853/A(E) XXII. GP

Eingebracht am 12.07.2006
Dieser Text ist elektronisch textinterpretiert. Abweichungen vom Original sind möglich.

 

Dringlicher Antrag

der Abgeordneten Terezija Stoisits, Alexander van der Bellen, Freundinnen und
Freunde

betreffend Umsetzung der Ortstafelerkenntnisse des Verfassungsgerichtshofes

Begründung

Die Ereignisse der letzten Tage und Wochen haben deutlich gemacht, dass die
Bundesangelegenheit Minderheitenschutz in Österreich dem Kärntner
Landeshauptmann zur Profilierung überlassen wurde.

Der jahrelange Kleinkrieg um jede einzelne Ortstafel hat namhaften Institutionen
unseres Rechtsstaates schweren Schaden zugefügt und den Rechtsbruch höchster
politischer Verantwortungsträger salonfähig gemacht. In mancher Hinsicht hat sich
dieser Rechtsbruch noch ausgezahlt. Das ist das bedenklichste Resultat der
Diskussion der letzten Tage und des vorläufig gescheiterten Versuchs von ÖVP und
BZÖ, die im Staatsvertrag von Wien verbrieften Minderheitenrechte durch neue
Verfassungsbestimmungen auszuhebeln. Einige haben diesen Versuch sogar als
„historische Lösung" bezeichnet.

In seinem Erkenntnis von 13. Dezember 2001 hat der Verfassungsgerichtshof jene
Passage des Volksgruppengesetzes 1976 als verfassungswidrig aufgehoben, die für
das Aufstellen von zweisprachigen Ortstafeln in Kärnten und in Burgenland einen
25 % Anteil von Minderheitenangehörigen vorsah. Die zu Korrektur vorgesehene
Frist bis 31.12.2002 ließ die Bundesregierung völlig ungenutzt verstreichen.

Die Bundesregierung hat seit 2001 den Auftrag des VfGH zur Erlassung einer neuen
Topografieverordnung negiert. Am 30.06.2006 wurde völlig überstürzt eine neue
Topografieverordnung für Kärnten im Hauptausschuss beschlossen. Diese
Verordnung beinhaltet lediglich 93 Ortstafeln und ist mit Sicherheit (erneut)

:::

▶ **AUFGABE**: Schreibe im Antrag zu den Ortstafeln den Abschnitt von „In seinem Erkenntnis“ bis „völlig ungenutzt verstreichen.“ neu und setze dabei „Zeitspanne“ an die Stelle von „Frist“.

▶ **Teil einer Datendatei**:

:::

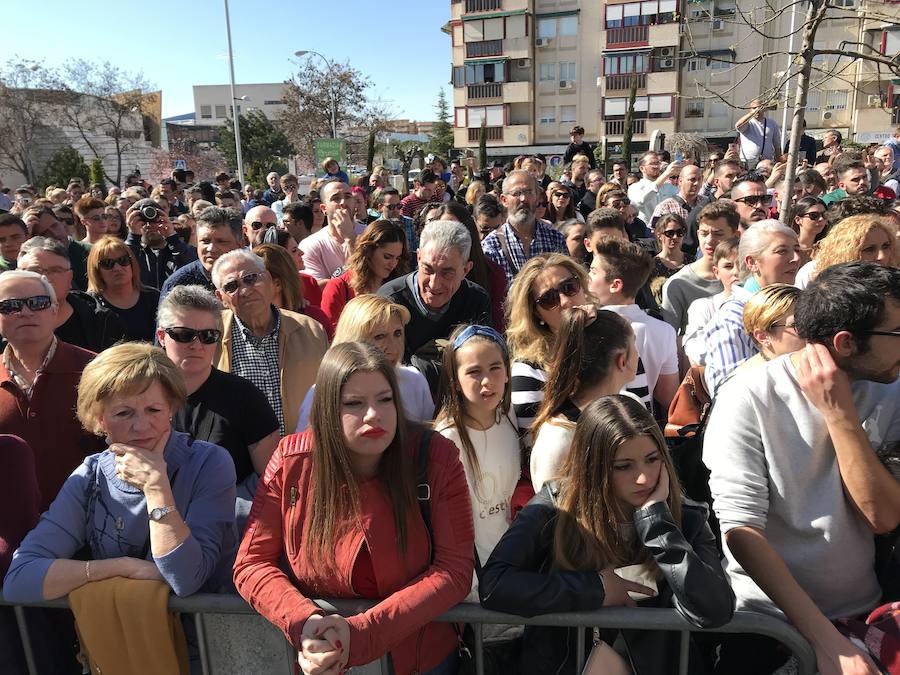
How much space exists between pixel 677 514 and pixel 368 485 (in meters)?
1.01

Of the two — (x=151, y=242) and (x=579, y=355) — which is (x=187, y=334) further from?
(x=151, y=242)

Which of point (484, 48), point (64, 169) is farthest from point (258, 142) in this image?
point (484, 48)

:::

▶ **ANTWORT**:
In seinem Erkenntnis von 13. Dezember 2001 hat der Verfassungsgerichtshof jene
Passage des Volksgruppengesetzes 1976 als verfassungswidrig aufgehoben, die für
das Aufstellen von zweisprachigen Ortstafeln in Kärnten und in Burgenland einen
25 % Anteil von Minderheitenangehörigen vorsah. Die zu Korrektur vorgesehene
Zeitspanne bis 31.12.2002 ließ die Bundesregierung völlig ungenutzt verstreichen.